Spell Songs II: Let the Light In is a remarkable exercise in calming indie folk music, serving as comfort food for tough times.
The subtitle for Spell Songs’ latest studio album – Spell Songs II – is Let The Light In. Sometimes people don’t really read into album titles but this album is definitive proof that they should; they almost always tell you what kind of album you’re going to be experiencing.
Let The Light In is just like the title suggests – an extremely uplifting, calming, riveting, and oftentimes moving collection of songs featuring truly talented artists, culminating in one of the best indie-folk albums of the entire year.

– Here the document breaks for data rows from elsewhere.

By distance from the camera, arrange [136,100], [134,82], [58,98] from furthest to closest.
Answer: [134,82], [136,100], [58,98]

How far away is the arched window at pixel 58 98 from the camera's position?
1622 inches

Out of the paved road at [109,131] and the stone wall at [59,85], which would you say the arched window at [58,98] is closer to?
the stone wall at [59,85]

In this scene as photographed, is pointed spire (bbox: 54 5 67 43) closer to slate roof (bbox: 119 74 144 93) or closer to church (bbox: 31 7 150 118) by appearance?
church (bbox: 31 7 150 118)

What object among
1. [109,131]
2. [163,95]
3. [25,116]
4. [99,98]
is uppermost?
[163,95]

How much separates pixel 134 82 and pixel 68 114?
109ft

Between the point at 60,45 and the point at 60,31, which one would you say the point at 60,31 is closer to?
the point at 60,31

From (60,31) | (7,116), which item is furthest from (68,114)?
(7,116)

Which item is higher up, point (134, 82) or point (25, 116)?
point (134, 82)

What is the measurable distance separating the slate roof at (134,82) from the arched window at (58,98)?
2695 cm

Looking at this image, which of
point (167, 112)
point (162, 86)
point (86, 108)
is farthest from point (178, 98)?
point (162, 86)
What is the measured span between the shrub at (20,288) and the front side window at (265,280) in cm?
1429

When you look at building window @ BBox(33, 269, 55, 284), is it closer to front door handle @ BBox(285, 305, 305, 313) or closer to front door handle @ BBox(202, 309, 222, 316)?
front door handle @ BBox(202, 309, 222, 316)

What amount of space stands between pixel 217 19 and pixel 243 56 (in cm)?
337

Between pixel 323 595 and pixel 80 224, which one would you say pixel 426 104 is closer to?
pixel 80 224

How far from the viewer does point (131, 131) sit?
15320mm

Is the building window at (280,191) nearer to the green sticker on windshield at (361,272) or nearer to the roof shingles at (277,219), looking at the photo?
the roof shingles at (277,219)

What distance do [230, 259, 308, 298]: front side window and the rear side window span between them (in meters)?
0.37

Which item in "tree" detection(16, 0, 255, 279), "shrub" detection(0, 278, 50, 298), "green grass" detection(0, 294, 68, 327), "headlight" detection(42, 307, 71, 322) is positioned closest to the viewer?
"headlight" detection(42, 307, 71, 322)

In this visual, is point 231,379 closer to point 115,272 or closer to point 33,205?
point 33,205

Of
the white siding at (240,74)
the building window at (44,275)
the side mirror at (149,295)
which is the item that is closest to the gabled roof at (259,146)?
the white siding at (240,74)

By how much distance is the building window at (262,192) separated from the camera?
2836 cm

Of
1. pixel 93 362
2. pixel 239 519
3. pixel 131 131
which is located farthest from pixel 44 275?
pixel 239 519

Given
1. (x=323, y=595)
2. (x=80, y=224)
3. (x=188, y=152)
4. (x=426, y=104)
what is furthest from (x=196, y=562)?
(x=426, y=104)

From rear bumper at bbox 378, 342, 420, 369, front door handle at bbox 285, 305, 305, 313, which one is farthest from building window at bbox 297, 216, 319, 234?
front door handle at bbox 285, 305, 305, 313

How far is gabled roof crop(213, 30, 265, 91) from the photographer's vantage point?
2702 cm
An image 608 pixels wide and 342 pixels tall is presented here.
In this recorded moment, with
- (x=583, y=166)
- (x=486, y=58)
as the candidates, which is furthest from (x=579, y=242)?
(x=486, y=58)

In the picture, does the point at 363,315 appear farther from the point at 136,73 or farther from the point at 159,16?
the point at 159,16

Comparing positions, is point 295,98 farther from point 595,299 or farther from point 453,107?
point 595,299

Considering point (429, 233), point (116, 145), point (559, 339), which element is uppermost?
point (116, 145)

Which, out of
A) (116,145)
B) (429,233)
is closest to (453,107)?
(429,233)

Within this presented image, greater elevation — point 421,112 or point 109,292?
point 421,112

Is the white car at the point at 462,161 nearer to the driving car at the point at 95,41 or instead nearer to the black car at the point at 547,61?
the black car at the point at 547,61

The one job that every album opener has is to make sure that it conveys to the listener what kind of album they’re going to hear for the next hour or so. Sometimes a poor opener can sour your taste on an entire album – gratefully, that’s not the case here. Bramble serves as a hopeful opener, symbolizing that it’s time to Let the Light In and be prepared to be inspired with the rest of the songs to come.

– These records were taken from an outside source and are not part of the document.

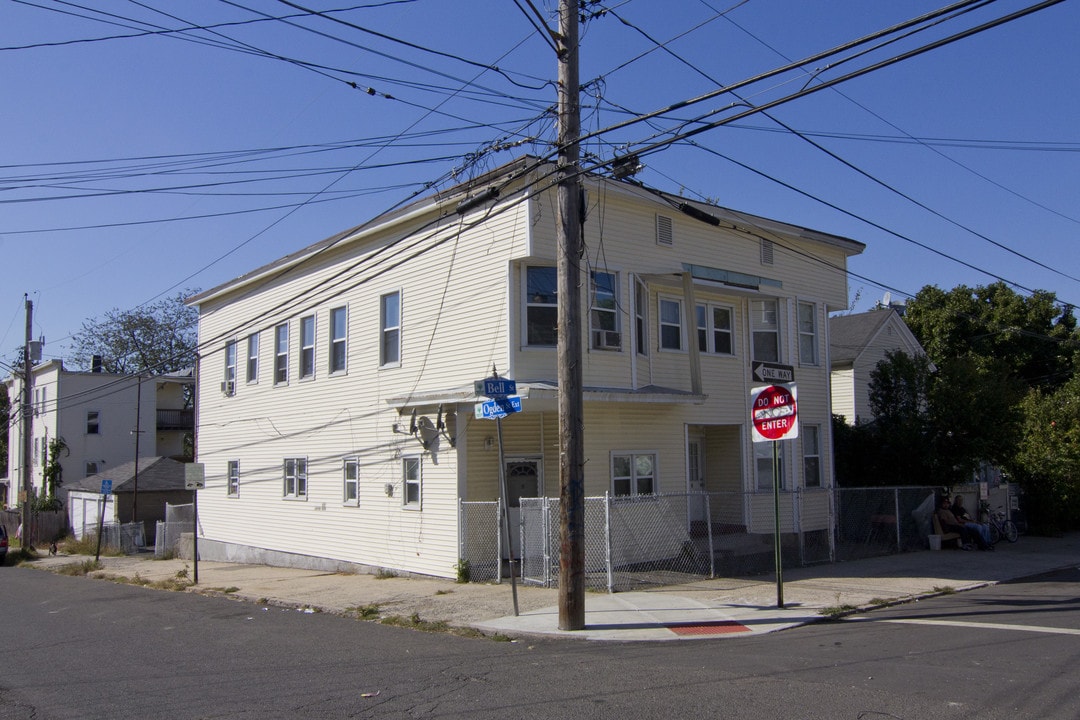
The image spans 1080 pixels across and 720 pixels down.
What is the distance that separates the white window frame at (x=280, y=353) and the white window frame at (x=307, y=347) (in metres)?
0.94

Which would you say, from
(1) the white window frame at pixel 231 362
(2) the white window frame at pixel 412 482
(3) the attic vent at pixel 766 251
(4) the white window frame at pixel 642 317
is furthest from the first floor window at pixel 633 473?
(1) the white window frame at pixel 231 362

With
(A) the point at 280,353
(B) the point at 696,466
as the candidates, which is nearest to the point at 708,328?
(B) the point at 696,466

Karine Polwart’s vocals effortlessly flow through the track. She never once belts any vocal, instead choosing to lay low a little bit. She simply meditates the lyrics and it results in a deeply moving and interesting opener which is just what this album needed.

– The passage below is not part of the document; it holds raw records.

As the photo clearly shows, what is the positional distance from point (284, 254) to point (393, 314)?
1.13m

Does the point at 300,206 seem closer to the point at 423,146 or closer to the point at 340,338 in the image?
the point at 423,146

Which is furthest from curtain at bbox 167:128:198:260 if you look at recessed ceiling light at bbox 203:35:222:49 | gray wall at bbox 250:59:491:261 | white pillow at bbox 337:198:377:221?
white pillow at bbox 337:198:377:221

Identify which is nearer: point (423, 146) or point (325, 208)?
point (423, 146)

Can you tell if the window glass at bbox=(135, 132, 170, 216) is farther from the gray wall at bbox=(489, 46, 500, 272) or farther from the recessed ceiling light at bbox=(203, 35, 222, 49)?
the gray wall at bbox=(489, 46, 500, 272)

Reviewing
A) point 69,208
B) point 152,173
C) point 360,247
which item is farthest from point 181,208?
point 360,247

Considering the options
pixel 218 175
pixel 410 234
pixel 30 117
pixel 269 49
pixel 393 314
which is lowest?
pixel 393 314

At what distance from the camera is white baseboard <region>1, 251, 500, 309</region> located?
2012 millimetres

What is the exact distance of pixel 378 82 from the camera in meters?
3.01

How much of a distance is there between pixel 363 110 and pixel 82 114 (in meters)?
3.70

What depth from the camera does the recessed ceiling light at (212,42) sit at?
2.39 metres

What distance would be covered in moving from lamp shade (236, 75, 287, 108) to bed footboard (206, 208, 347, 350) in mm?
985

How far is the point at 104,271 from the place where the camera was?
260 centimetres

This track then beautifully transitions over to the stripped-down guitar featured on St Kilda Wren sung by Julie Fowlis whose vocals are genuinely haunting yet peaceful at the same time. Crafting a song this methodical yet folksy is such a difficult task and yet Fowler rose to the occasion and made it look like a cakewalk.
But easily the strongest on the album is the next song – Oak, with lead vocals provided by Kris Drever, who shines brightly on this track. His vocals are a perfect mixture of country and folk, culminating in a truly memorable and catchy tune, and one that will most definitely be added to my daily rotation playlist. Simple instrumentals blended with the carefree vocals by Drever is a recipe for greatness.
Some tracks are so truly show-stopping that others simply don’t stand out as much in contrast , such as Rachel Newton’s Swifts. While still a marvellous tune, it definitely feels as though it lacks some of the flair and style that the previous tracks so effortlessly displayed. The same sentiment can be echoed with Beth Porter’s Daisy. A great track to be sure, but there are some missing ingredients.
Gratefully though, things start to pick up once again as soon as Swallow begins. It’s definitely one of the most menacing tracks on the album, featuring some gorgeous vocals by Jim Molyneux.
Spell Songs II: Let The Light In is a terrific exercise in indie folk music and one that is sure to take you on a rollercoaster ride of emotions throughout its fifteen tracks. Not all of them are equally great, but you’d be hard-pressed to find better, more fine-tuned indie album this year.